* **Task directions**
Reproduce every line of the material below, requests included, but multiply each coordinate in the answers by 2.15 and round to whole numbers, rounding halves up. Leave out the pictures.

* **Questions about scenes in images**
——————
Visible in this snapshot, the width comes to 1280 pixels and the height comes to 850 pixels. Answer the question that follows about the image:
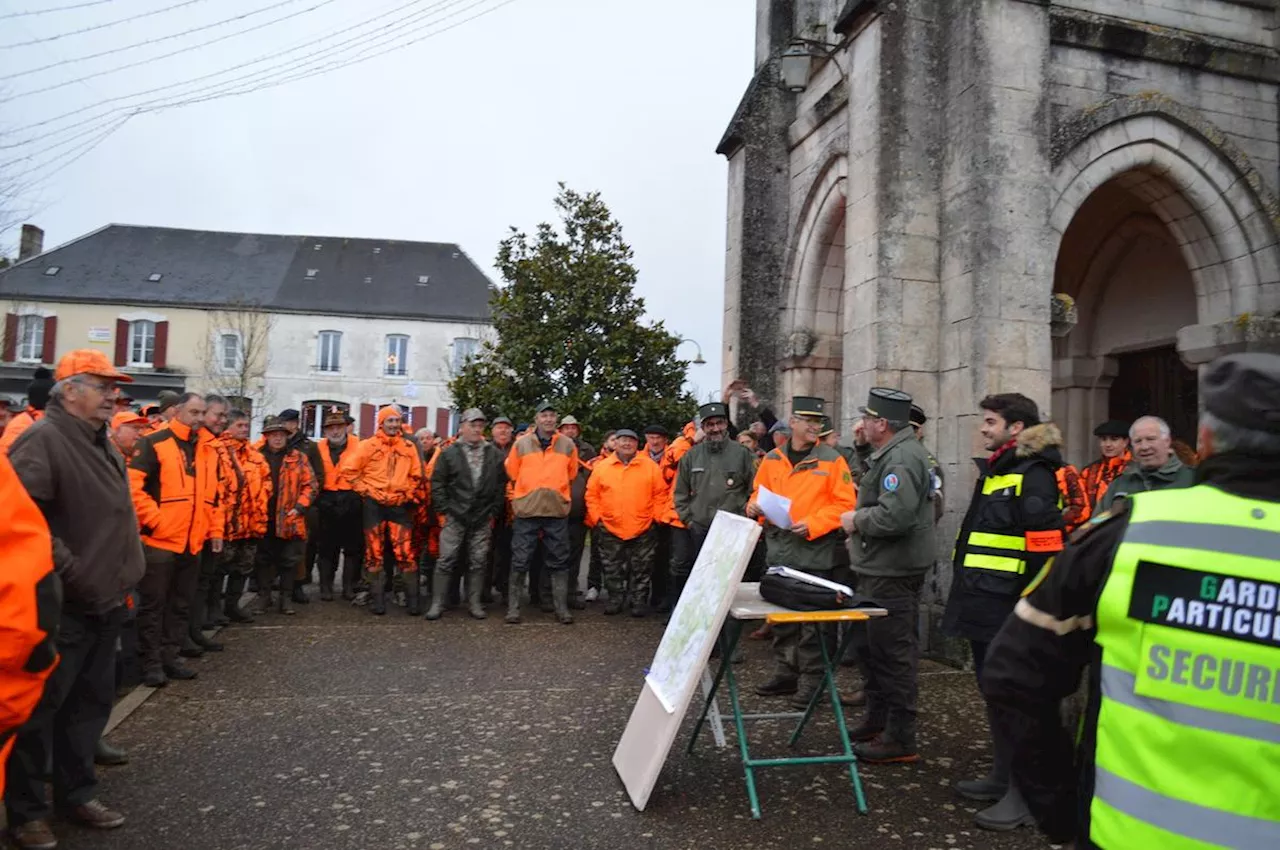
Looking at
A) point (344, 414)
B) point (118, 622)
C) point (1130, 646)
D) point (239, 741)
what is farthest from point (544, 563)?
point (1130, 646)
——————
* **The solution**
Visible in this snapshot, the width comes to 1280 pixels and the height comes to 850 pixels. Answer the question that follows about the image:
Looking at
A) point (344, 414)
B) point (118, 622)
C) point (1130, 646)
D) point (239, 741)
what is farthest from point (544, 563)?
point (2430, 1389)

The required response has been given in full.